MaxwellBuchanan, Jun 26 2019

       //personal data that would make your balls stand on end and your hair shrivel up//   

       In a former life, when I worked on hospitality software, I once stumbled on a database where a convention of endoscopists had been booked alongside a wedding party. Because of the GDPR, I will now have to write the obvious bedroom farce by hand, instead of machine-generating it from the reservation details of real people and blackmailing them with drafts of the script.
pertinax, Jun 27 2019

       [calum], I'm one of the people that started mobile advertising industry, and when Google bought Admob, I was generating about 10% of their business, and testified on Google's behalf to the FTC (as they were reviewing the merger), I doubt I'd be very surprised. The early mobile advertising's industry fight against fraud paid for much of the advancement on personalization that occured in subsequent years   

       I get what you're saying, but I still think the key protections are the protections against unreasonable search and seizure, i.e. against government action.   

       For those of us of a certain age -- I'd speculate many of us here -- the standard joke was why do I have to see tampax ads -- we finally got to the age when you search for a particular power tool, and you next see it advertised when you use Facebook -- and omg, that's the biggest transgression against my privacy!   

       Fighting against targeted advertising does not help the consumer, and does not help the advertiser. In very narrow cases -- discriminatory cases -- you do have to make sure that the advertiser doesn't violate current law -- but doing that was already illegal before GDPR.   

       Honestly -- I'm much more affected by the insane # of telemarketing calls that had exploded over the years -- then anything -- I'd prioritize that much higher.
theircompetitor, Jun 27 2019

       //I still think the key protections are the protections against unreasonable search and seizure, i.e. against government action.//
Fair enough.
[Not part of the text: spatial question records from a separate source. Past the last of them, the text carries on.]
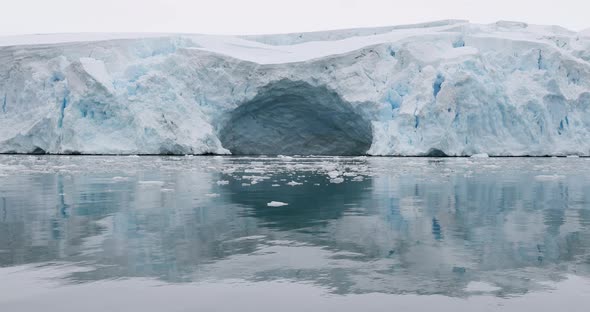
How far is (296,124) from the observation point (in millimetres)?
29125

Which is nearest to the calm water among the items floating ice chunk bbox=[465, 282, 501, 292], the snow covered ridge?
floating ice chunk bbox=[465, 282, 501, 292]

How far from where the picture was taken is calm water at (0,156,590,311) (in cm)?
262

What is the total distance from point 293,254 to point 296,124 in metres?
25.6

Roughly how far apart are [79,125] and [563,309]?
23163 mm

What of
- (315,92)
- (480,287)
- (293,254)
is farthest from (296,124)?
(480,287)

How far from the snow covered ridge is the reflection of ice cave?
13 cm

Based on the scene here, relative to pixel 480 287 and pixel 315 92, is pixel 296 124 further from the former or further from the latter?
pixel 480 287

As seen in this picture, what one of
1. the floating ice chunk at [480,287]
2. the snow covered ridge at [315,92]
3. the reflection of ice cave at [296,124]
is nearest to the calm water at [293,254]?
the floating ice chunk at [480,287]

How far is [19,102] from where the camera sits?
24.8 metres

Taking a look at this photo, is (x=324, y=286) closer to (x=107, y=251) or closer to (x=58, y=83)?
(x=107, y=251)

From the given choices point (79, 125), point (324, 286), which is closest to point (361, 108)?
point (79, 125)

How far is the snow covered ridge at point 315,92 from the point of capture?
22.7 metres

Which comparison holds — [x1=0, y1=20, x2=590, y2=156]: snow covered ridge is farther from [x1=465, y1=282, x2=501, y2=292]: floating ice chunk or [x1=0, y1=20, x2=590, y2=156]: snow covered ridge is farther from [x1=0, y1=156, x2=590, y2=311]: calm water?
[x1=465, y1=282, x2=501, y2=292]: floating ice chunk

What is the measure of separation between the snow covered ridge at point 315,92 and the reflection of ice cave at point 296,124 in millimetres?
132
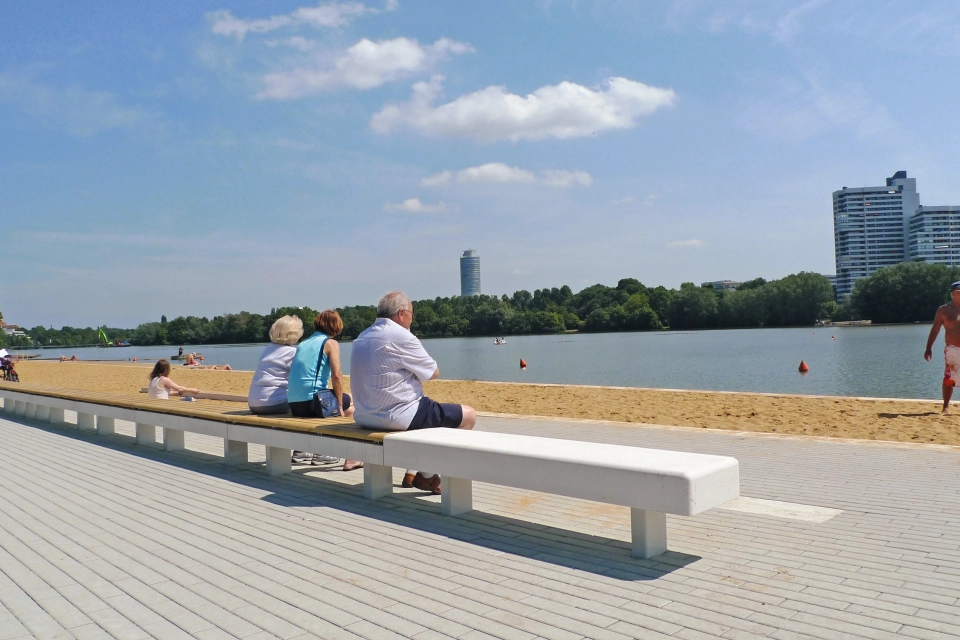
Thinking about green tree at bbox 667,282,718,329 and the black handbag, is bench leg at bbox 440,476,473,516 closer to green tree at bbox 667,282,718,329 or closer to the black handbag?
the black handbag

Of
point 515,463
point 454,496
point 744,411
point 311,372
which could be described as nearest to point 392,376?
point 454,496

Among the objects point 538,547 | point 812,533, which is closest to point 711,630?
point 538,547

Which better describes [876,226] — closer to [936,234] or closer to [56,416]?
[936,234]

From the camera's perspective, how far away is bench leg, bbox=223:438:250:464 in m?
6.83

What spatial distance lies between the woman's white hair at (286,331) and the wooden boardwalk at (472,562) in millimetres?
1254

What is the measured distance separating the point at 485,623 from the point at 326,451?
8.77ft

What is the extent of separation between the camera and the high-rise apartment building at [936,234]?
6407 inches

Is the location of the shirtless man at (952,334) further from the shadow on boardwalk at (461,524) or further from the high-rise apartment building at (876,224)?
the high-rise apartment building at (876,224)

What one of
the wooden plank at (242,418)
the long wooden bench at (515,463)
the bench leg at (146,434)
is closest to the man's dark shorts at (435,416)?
the long wooden bench at (515,463)

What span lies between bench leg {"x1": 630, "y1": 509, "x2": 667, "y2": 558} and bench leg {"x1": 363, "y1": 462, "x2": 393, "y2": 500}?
6.67 feet

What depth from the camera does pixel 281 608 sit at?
3.18 m

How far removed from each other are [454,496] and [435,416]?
2.22 ft

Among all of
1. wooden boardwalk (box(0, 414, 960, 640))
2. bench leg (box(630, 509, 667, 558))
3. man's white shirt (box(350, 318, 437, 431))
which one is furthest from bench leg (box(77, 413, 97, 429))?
bench leg (box(630, 509, 667, 558))

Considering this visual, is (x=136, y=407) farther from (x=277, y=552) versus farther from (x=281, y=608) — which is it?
(x=281, y=608)
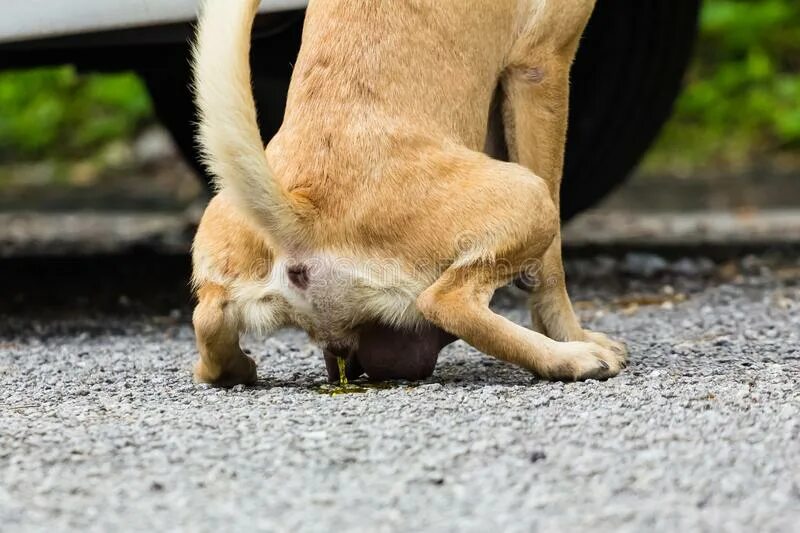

For the record, the ball standing / hair shriveling shit was in large majority carried out by private enterprise and in almost all cases was not concerned with advertising.

       //Honestly -- I'm much more affected by the insane # of telemarketing calls that had exploded over the years -- then anything -- I'd prioritize that much higher//
Allow me to introduce you to the EU's Privacy and Electronic Communications Directive 2002 (implemented in the UK as the The Privacy and Electronic Communications (EC Directive) Regulations 2003 (yes, it's generally abbreviated to PECR (pronounced as you'd expect / fear))), which deals with telemarketing (and other unsolicited forms of marketing) and is about to be replaced by the EU's ePrivacy regulation which will (should) fuck up telemarketers real good.
calum, Jun 27 2019

       //I ...testified on Google's behalf to the FTC //   

       I irrevocably hate you.
Voice, Jun 27 2019

       Feel free to use Bing
theircompetitor, Jun 28 2019

       //insane # of telemarketing calls//   

       Had I casual access to military drones there might have been a non-insignificant danger head office of certain companies hiring telemarketers last year being rubble strewn craters now. Delisting my phone seems to have mostly done the trick but friends & family now can't 1471 calls & call me back if they screen them.   

       //(should) fuck up telemarketers real good//   

       That's nice, does it include the death penalty for offending CEO's? if not it doesn't go far enough.